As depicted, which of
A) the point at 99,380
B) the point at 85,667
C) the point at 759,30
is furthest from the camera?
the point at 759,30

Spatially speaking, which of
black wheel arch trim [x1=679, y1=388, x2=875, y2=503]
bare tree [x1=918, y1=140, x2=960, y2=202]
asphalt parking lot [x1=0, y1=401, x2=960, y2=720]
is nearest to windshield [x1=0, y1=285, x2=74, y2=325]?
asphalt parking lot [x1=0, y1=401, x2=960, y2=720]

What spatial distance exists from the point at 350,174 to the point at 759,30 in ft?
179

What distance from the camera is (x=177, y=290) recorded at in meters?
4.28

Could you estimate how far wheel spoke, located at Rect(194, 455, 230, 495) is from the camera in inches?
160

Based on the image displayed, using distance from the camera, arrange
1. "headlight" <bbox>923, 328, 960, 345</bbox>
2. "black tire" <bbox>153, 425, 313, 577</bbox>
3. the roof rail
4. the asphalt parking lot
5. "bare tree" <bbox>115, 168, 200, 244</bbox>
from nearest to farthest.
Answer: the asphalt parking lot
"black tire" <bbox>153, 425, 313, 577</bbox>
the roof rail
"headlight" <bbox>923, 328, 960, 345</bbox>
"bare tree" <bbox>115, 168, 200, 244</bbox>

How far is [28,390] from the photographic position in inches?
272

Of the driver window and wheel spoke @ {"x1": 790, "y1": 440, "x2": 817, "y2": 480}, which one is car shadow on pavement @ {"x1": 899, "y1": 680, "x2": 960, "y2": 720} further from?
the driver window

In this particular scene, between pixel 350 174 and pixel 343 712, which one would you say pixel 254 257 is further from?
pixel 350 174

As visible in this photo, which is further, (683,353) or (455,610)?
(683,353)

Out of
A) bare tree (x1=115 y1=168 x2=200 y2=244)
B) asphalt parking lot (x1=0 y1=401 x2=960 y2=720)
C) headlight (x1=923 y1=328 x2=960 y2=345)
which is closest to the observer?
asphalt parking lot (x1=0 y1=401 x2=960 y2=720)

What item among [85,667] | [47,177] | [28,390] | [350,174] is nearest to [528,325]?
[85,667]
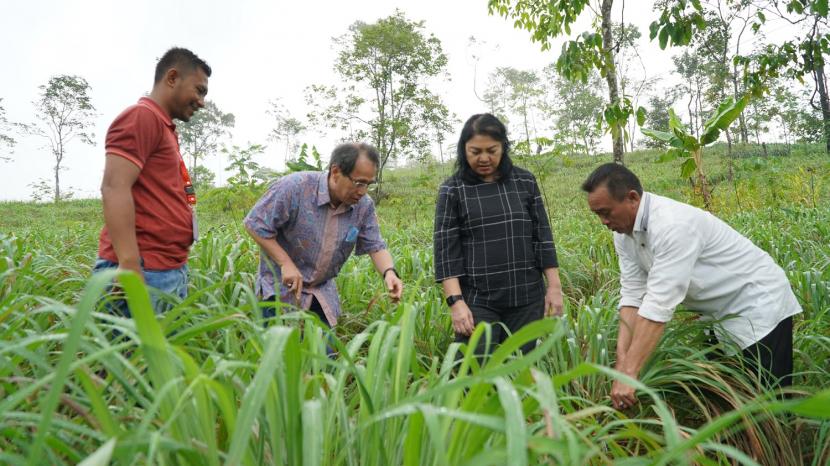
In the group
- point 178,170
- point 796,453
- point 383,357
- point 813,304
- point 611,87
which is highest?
point 611,87

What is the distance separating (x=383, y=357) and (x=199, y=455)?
406mm

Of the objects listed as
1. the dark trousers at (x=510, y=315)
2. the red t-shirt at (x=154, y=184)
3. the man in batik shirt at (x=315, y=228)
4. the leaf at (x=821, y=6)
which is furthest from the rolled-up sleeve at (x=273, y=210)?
the leaf at (x=821, y=6)

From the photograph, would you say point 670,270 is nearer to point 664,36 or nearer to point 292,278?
point 292,278

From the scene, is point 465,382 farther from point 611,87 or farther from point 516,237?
point 611,87

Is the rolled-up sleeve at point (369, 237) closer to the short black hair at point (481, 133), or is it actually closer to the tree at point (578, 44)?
the short black hair at point (481, 133)

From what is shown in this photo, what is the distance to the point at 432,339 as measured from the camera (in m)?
2.69

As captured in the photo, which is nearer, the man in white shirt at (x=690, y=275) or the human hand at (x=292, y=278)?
the man in white shirt at (x=690, y=275)

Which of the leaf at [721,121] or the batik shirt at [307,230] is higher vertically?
the leaf at [721,121]

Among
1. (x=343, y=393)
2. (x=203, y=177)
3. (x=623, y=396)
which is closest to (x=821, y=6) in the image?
(x=623, y=396)

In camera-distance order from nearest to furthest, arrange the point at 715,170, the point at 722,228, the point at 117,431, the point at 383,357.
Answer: the point at 117,431 → the point at 383,357 → the point at 722,228 → the point at 715,170

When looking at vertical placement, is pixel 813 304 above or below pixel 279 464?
below

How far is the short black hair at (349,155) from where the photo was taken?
215 centimetres

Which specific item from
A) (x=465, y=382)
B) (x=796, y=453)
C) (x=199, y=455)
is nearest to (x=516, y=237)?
(x=796, y=453)

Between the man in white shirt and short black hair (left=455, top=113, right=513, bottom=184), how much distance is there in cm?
47
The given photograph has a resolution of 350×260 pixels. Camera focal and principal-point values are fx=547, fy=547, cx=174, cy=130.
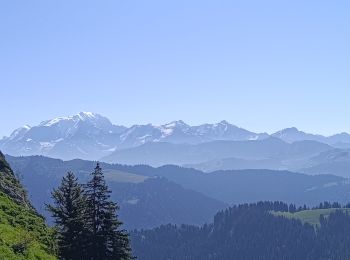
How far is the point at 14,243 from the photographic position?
39.8 m

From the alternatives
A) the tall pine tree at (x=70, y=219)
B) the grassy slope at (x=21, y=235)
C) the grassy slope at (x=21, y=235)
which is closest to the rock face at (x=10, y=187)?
the grassy slope at (x=21, y=235)

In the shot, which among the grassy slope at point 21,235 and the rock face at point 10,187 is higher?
the rock face at point 10,187

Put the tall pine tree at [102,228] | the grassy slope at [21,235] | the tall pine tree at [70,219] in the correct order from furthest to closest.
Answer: the tall pine tree at [102,228] → the tall pine tree at [70,219] → the grassy slope at [21,235]

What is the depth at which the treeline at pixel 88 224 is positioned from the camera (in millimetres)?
42312

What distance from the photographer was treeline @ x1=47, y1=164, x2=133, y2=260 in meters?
42.3

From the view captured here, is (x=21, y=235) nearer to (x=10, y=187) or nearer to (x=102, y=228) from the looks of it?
(x=102, y=228)

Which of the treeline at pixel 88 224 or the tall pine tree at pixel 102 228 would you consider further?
the tall pine tree at pixel 102 228

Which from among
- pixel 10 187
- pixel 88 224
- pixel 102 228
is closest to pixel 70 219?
pixel 88 224

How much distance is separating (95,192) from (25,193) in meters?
25.2

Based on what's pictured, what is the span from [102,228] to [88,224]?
3.81ft

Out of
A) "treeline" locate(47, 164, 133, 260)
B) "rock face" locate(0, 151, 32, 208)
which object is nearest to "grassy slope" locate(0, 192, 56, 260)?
"treeline" locate(47, 164, 133, 260)

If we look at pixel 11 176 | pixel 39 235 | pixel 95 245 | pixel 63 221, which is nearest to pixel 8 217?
pixel 39 235

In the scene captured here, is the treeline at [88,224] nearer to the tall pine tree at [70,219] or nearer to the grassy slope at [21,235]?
the tall pine tree at [70,219]

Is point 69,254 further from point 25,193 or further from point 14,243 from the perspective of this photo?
point 25,193
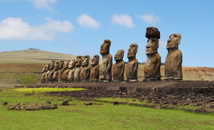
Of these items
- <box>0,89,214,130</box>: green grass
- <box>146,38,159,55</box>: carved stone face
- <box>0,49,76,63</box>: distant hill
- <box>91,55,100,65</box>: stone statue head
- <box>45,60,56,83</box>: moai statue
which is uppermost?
<box>0,49,76,63</box>: distant hill

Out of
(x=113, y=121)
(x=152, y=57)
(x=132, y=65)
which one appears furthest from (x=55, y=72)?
(x=113, y=121)

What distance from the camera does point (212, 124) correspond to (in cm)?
639

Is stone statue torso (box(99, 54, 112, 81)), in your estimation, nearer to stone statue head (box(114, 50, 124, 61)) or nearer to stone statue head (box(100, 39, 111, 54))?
stone statue head (box(100, 39, 111, 54))

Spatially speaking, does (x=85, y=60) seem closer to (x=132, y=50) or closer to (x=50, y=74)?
(x=132, y=50)

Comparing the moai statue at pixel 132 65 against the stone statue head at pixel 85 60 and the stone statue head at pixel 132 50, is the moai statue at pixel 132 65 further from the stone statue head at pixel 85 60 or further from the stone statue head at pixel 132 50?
the stone statue head at pixel 85 60

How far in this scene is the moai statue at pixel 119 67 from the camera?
20609mm

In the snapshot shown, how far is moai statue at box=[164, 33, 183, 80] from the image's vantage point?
1596 cm

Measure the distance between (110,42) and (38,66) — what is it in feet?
185

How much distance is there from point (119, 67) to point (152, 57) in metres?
3.78

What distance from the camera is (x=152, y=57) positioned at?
691 inches

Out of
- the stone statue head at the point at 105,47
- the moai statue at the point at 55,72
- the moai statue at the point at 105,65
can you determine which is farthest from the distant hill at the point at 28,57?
the moai statue at the point at 105,65

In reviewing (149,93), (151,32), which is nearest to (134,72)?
(151,32)

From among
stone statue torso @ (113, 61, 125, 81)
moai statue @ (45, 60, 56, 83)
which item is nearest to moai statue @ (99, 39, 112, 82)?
stone statue torso @ (113, 61, 125, 81)

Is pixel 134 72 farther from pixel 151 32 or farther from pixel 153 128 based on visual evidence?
pixel 153 128
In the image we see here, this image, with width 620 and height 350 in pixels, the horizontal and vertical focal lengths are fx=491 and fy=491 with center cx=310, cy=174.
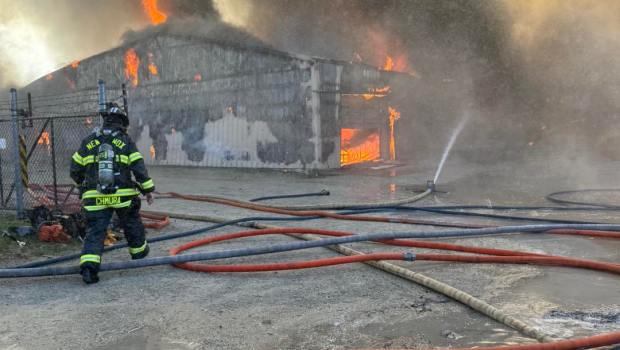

**EXERCISE DIRECTIONS**
Lay out the lines of the records as a JSON list of strings, one string per line and no blank lines, starting at the line containing "How much distance is there from" and continuing through the end of the records, both ends included. Leave the pictures out of the answer.

**RESPONSE TO THIS EXERCISE**
[
  "How much distance is there from point (119, 67) to point (152, 57) in metres?",
  "3.78",
  "What distance from the camera is (x=152, y=57) positioned at?",
  "691 inches",
  "Out of",
  "- the stone statue head at the point at 105,47",
  "- the moai statue at the point at 55,72",
  "- the moai statue at the point at 105,65",
  "can you determine which is farthest from the distant hill at the point at 28,57?",
  "the moai statue at the point at 105,65",
  "In reviewing (149,93), (151,32), which is nearest to (134,72)?",
  "(151,32)",
  "From among",
  "stone statue torso @ (113, 61, 125, 81)",
  "moai statue @ (45, 60, 56, 83)",
  "which item is nearest to moai statue @ (99, 39, 112, 82)?",
  "stone statue torso @ (113, 61, 125, 81)",
  "Is pixel 134 72 farther from pixel 151 32 or farther from pixel 153 128 based on visual evidence?",
  "pixel 153 128",
  "In the image we see here, this image, with width 620 and height 350 in pixels, the horizontal and vertical focal lengths are fx=491 and fy=491 with center cx=310, cy=174."
]